Since there are 2^n subsets for a set with n items in it, and you have to print them all, your algorithm MUST perform the print step 2^n times (even if you tried to combine all the prints into one you would still have to "generate" the opening and closing braces 2^n times).
In fact we can look at something even lower level than printing an entire subset and determine that each particular item in the set will be printed exactly (2^n)/2 times. There are 2^n subsets and each item is in exactly half of them. This operation is even lower level than printing an entire set and we can see that it is O(2^n)

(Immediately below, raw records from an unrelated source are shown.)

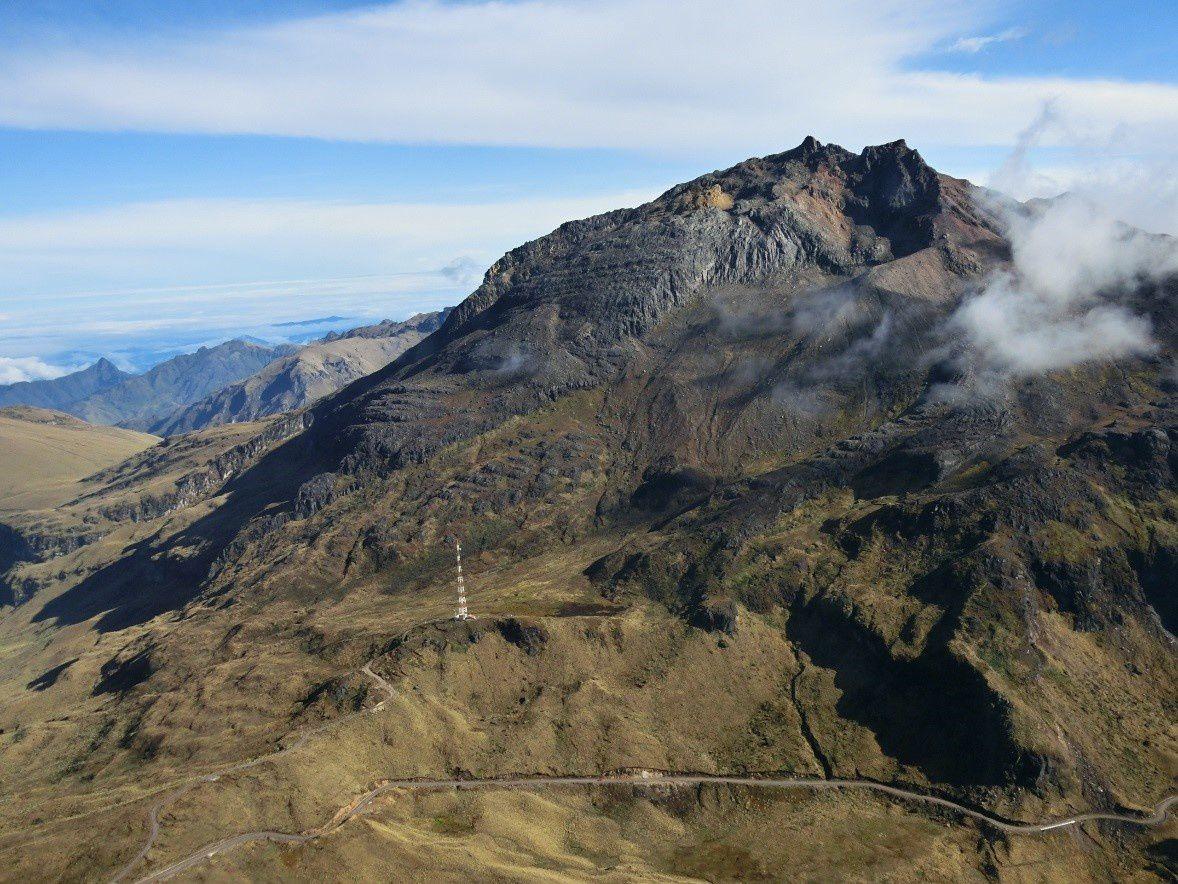 Volcan Chiles, vu du NO, ne laissant voir aucune modification de surface - photo IGEPN 05.11.2014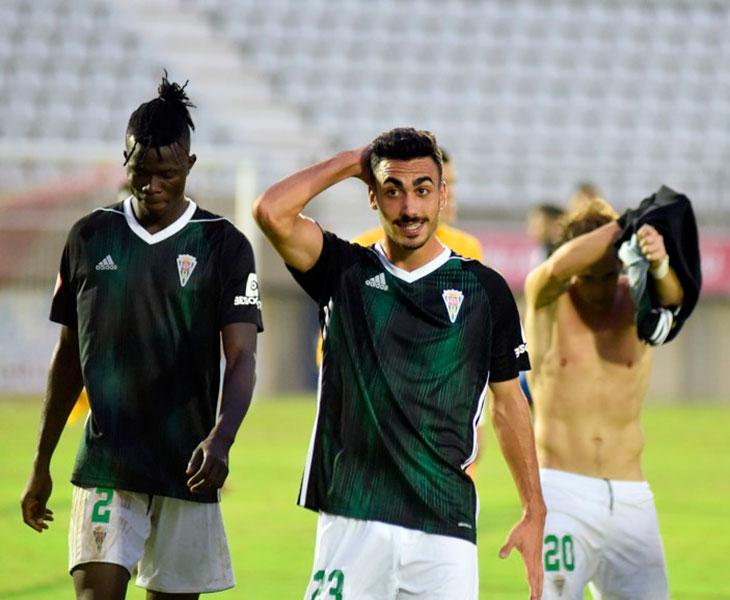 Antonio Moyano al acabar el partido en El Nuevo Mirador donde tuvo el gol de la victoria en el descuento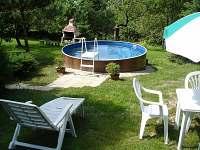 pohled do zahrady bazé,venkovní gril - chalupa k pronajmutí Olešnice u Červeného Kostelce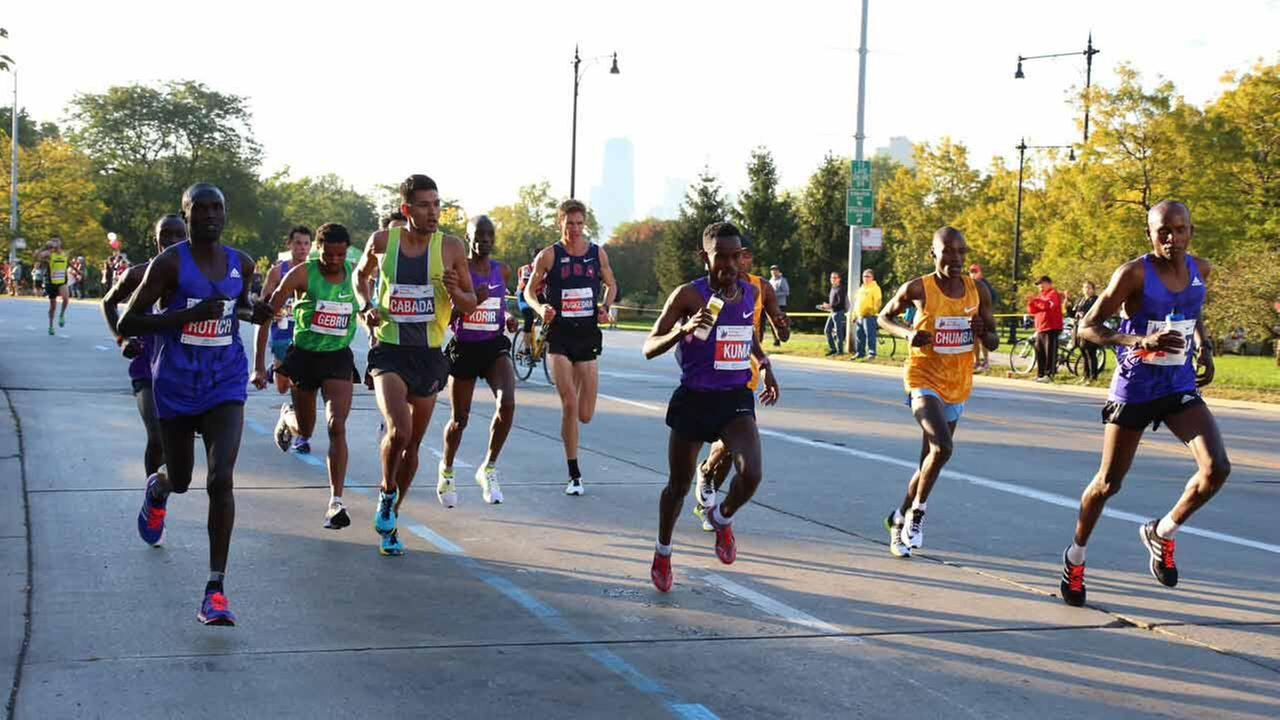 Chicago Marathon lead runners on Sunday, Oct. 11, 2015. Courtesy viewer Mike Paskvan.
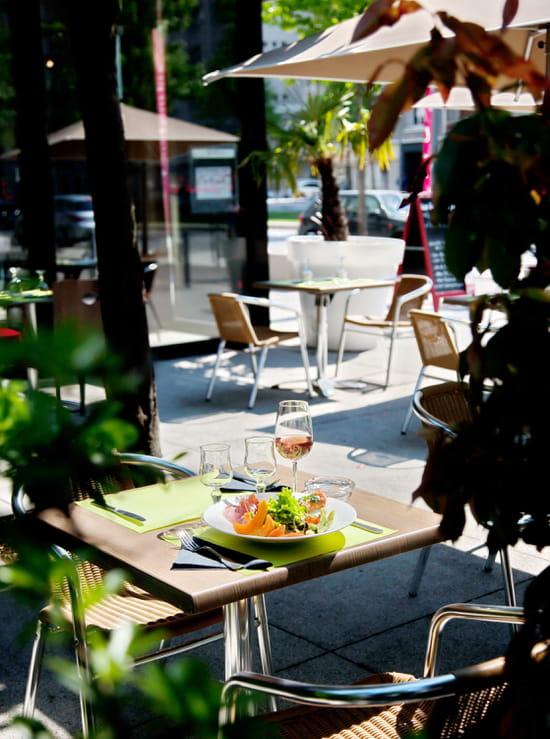 Café Pourpre Restaurant  - La terrasse -   © Pedrotti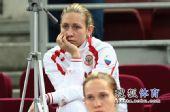 图文:俄罗斯美女队员观战尤杯 关注队友比赛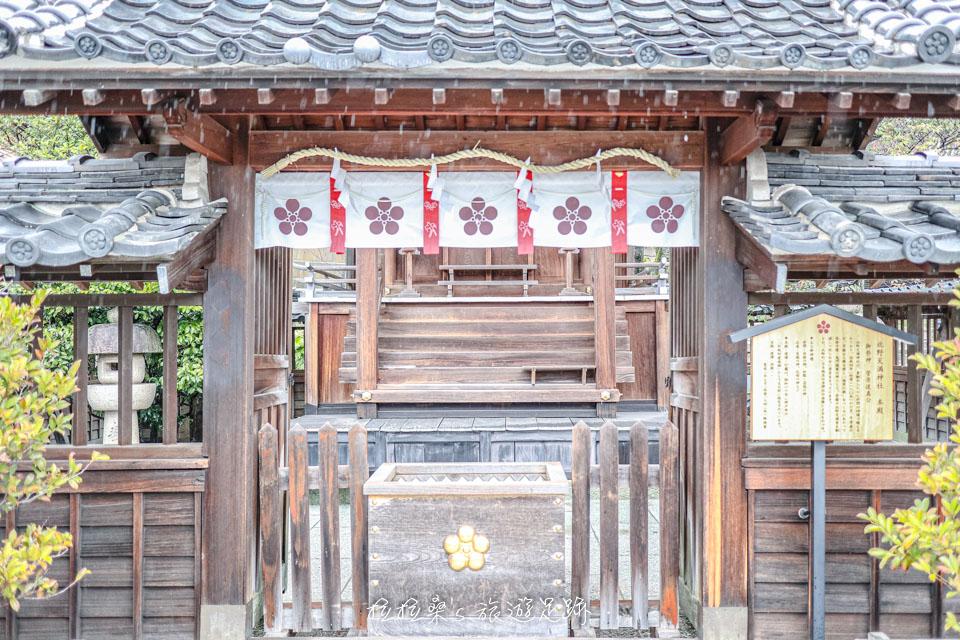 天滿神社的本殿奉著學識之神菅原道真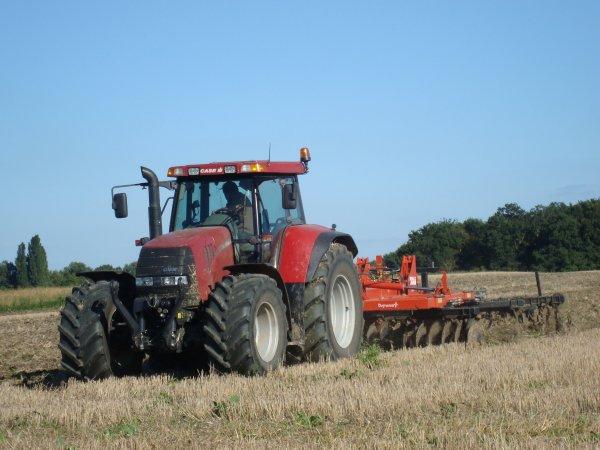 Déchaumage de paille de blé tendre dans le 45 2010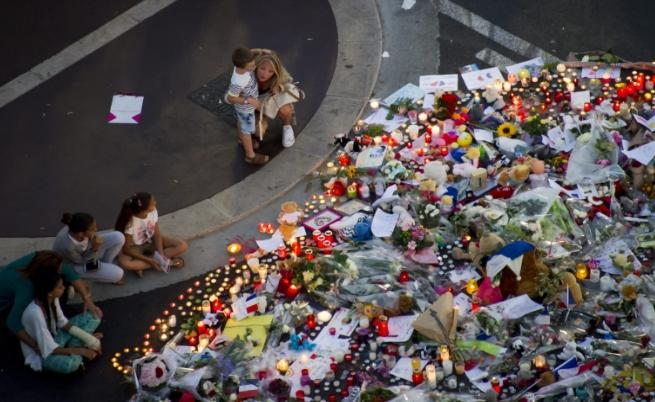 В Ница отдават почит към загиналите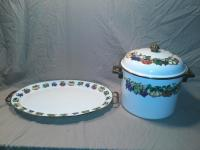 Serving Platter & Matching Pot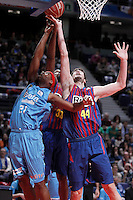 Asefa Estudiantes' Tariq Kirksay (l) and FC Barcelona Regal's Pete Mickeal (c) and Ante Tomic during Liga Endesa ACB match.January 13,2012. (ALTERPHOTOS/Acero)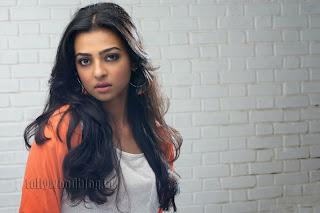 Radhika Pate Glamorous Pictures 009.jpg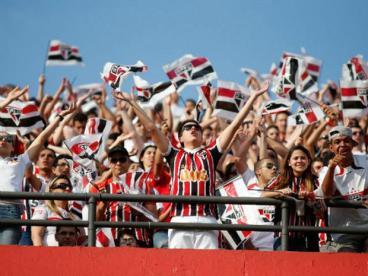 Sao-Paulo-Fluminense-torcida-640x480-RafaelNeddermeyerFotoarena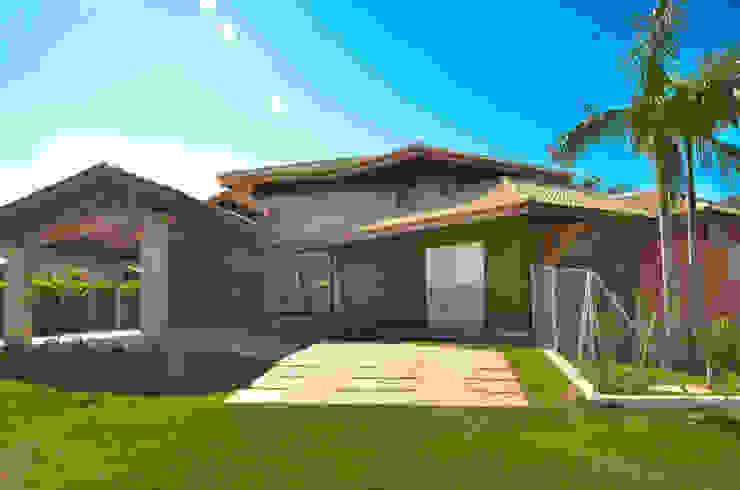 Fachada rancho Paula Ferro Arquitetura Casas rústicas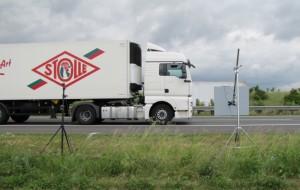 Durchführung der Methode der statistischen Vorbeifahrt (SPB-Messung) zur Bestimmung der Geräuschemission der Fahrbahnoberfläche einer Autobahn mit herkömmlichem Verfahren nach DIN EN ISO 11819-1 und mit Backing-Board nach ISO/PAS 11819-4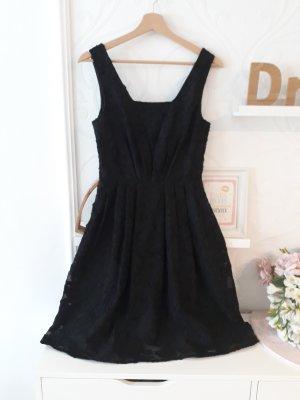 Yumi Kleid schwarz grobe Spitze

- what about just generating the subsets without actually printing?Jamil Seaidoun– Jamil Seaidoun2014-04-29 23:03:13 +00:00Commented Apr 29, 2014 at 23:03
- 3What does it mean to "Generate the subsets"? You could create a 'lazy sequence' of the subsets in constant time, however anything that iterates over all the subsets in any way must be at least O(2^n) because it involves iterating over O(2^n) sets. Generating possibly the most efficient representation of the sets (an integer of n bits where each bit represents the presence or absence of the nth item of the set) still requires you to generate O(2^n) integers.WuHoUnited– WuHoUnited2014-04-30 02:41:52 +00:00Commented Apr 30, 2014 at 2:41
- yeah thats what I thought, i was mostly talking about creating the subsets, but as far as I could find it's still O(2^n). Thanks!Jamil Seaidoun– Jamil Seaidoun2014-04-30 19:01:00 +00:00Commented Apr 30, 2014 at 19:01
In response to generating subsets without actually printing I believe you mean finding the subsets and then storing them one by one into a result list/array. In that case the runtime would be O(n*2^n). The O(2^n) is from finding all the subset. After finding them you THEN need to store them into an array and to do that we need to look at each subset (which we know must be of size n) and that takes O(n) to copy as it needs to look at each element of the subset and copy it into your results array.
You can think of it this way, we need to store the subsets we found 2^n times since thats how many of those subsets existed. And we need to copy this subset (O(n) time complexity) that many times.